THE PROBLEM – Please reproduce the listing word for word. Pictures stay out.

THE DATA –

========

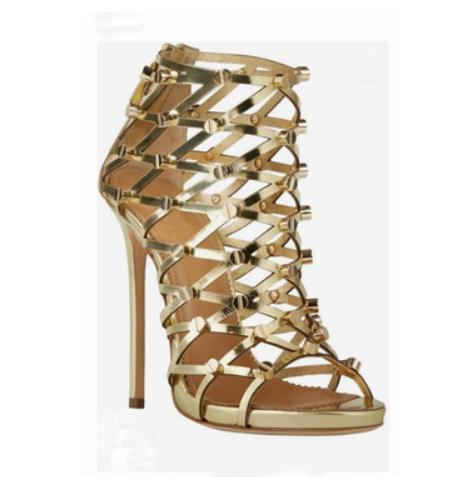 Wholesale Sexy Gold Prom Shoes - Buy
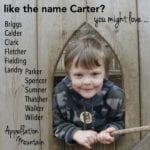Names Like Carter: 12 Great Alternatives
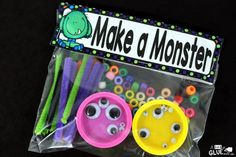 Make a Monster is the perfect candy-free Halloween gift. This activity is great for toddlers, preschoolers, and kindergarten and first grade students. Halloween Crafts For Kids, Halloween Activities, Fun Crafts For Kids, Halloween Gifts, Gifts For Kids, Halloween Ideas, Halloween Games For Preschoolers, Halloween Designs, Halloween Snacks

========

ANSWER SECTION –
 Wholesale Sexy Gold Prom Shoes - Buy
Names Like Carter: 12 Great Alternatives
 Make a Monster is the perfect candy-free Halloween gift. This activity is great for toddlers, preschoolers, and kindergarten and first grade students. Halloween Crafts For Kids, Halloween Activities, Fun Crafts For Kids, Halloween Gifts, Gifts For Kids, Halloween Ideas, Halloween Games For Preschoolers, Halloween Designs, Halloween Snacks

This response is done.